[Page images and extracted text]

-.-.-

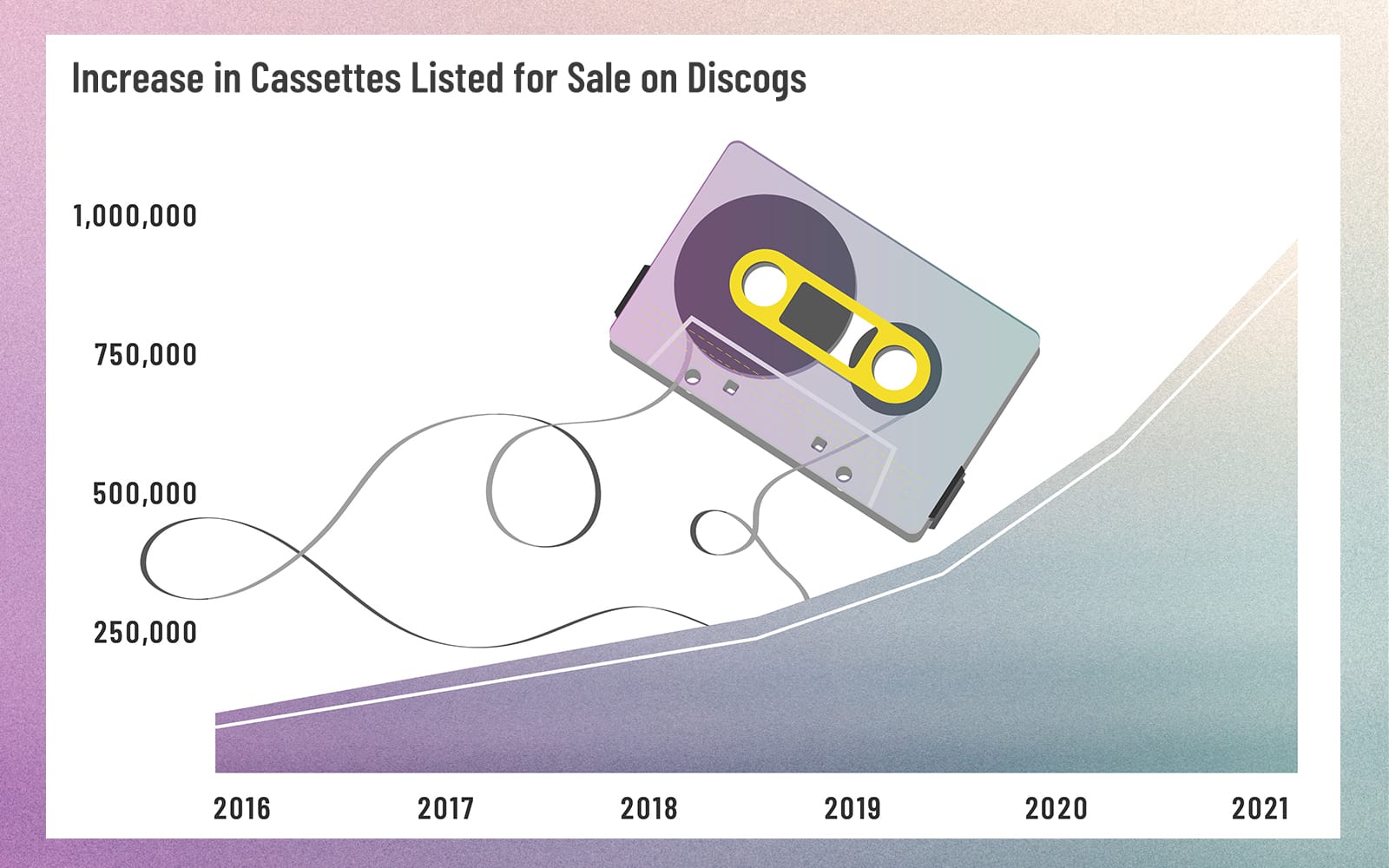 Increase in Cassettes Listed for Sale on Discogs

1,000,000

750,000

500,000

250,000

2016
2017
2018
2019
2020
2021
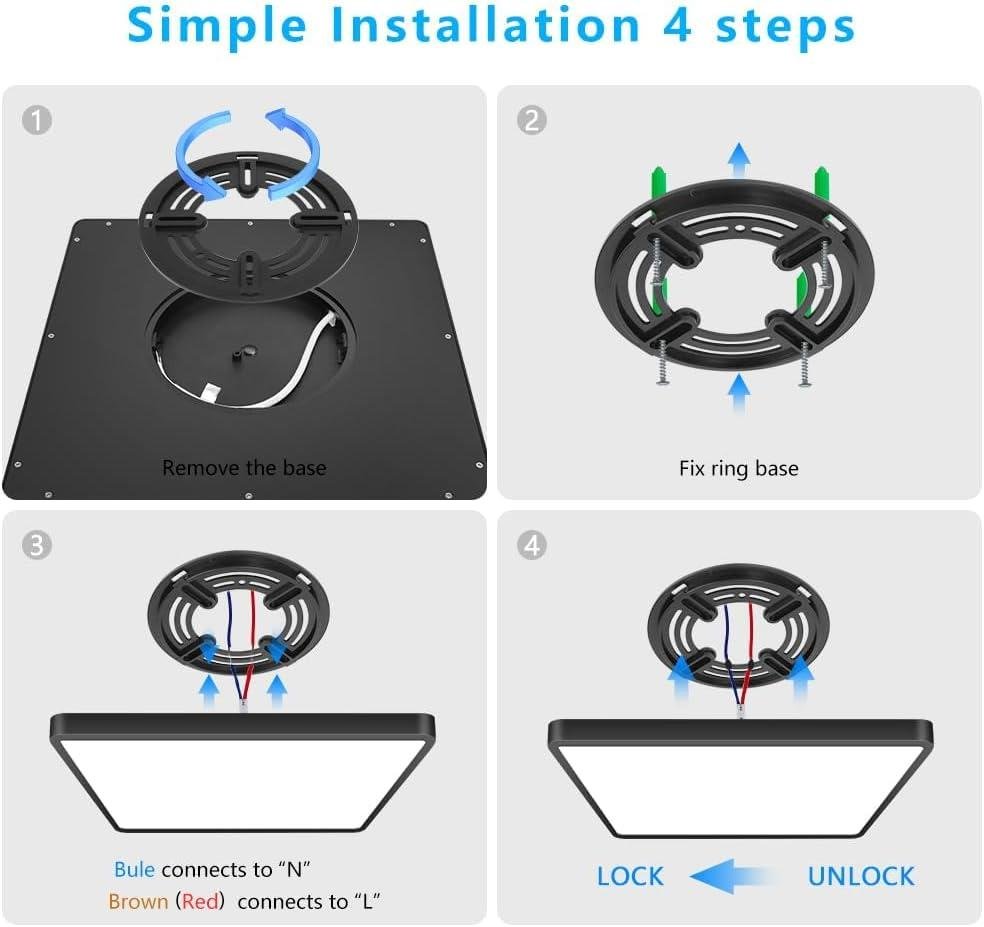 Simple Installation 4 steps

1

Remove the base

2

Fix ring base

3

Bule connects to "N"
Brown (Red) connects to "L"

4

LOCK UNLOCK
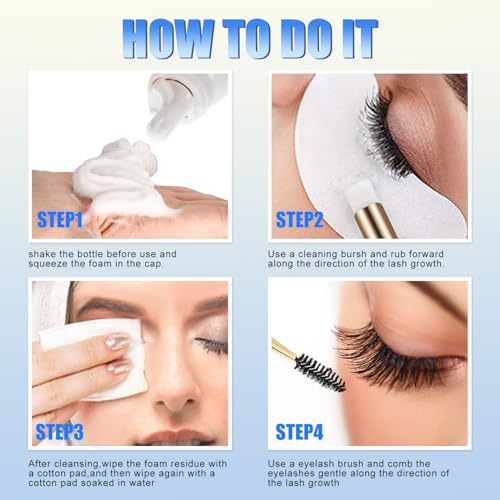 HOW TO DO IT

STEP1

shake the bottle before use and squeeze the foam in the cap.

STEP2

Use a cleaning bursh and rub forward along the direction of the lash growth.

STEP3

After cleansing,wipe the foam residue with a cotton pad,and then wipe again with a cotton pad soaked in water

STEP4

Use a eyelash brush and comb the eyelashes gentle along the direction of the lash growth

-.-.-

[What you need to do] Except for the pictures, write the data out exactly.

[Answer space]
 Increase in Cassettes Listed for Sale on Discogs

1,000,000

750,000

500,000

250,000

2016
2017
2018
2019
2020
2021
 Simple Installation 4 steps

1

Remove the base

2

Fix ring base

3

Bule connects to "N"
Brown (Red) connects to "L"

4

LOCK UNLOCK
 HOW TO DO IT

STEP1

shake the bottle before use and squeeze the foam in the cap.

STEP2

Use a cleaning bursh and rub forward along the direction of the lash growth.

STEP3

After cleansing,wipe the foam residue with a cotton pad,and then wipe again with a cotton pad soaked in water

STEP4

Use a eyelash brush and comb the eyelashes gentle along the direction of the lash growth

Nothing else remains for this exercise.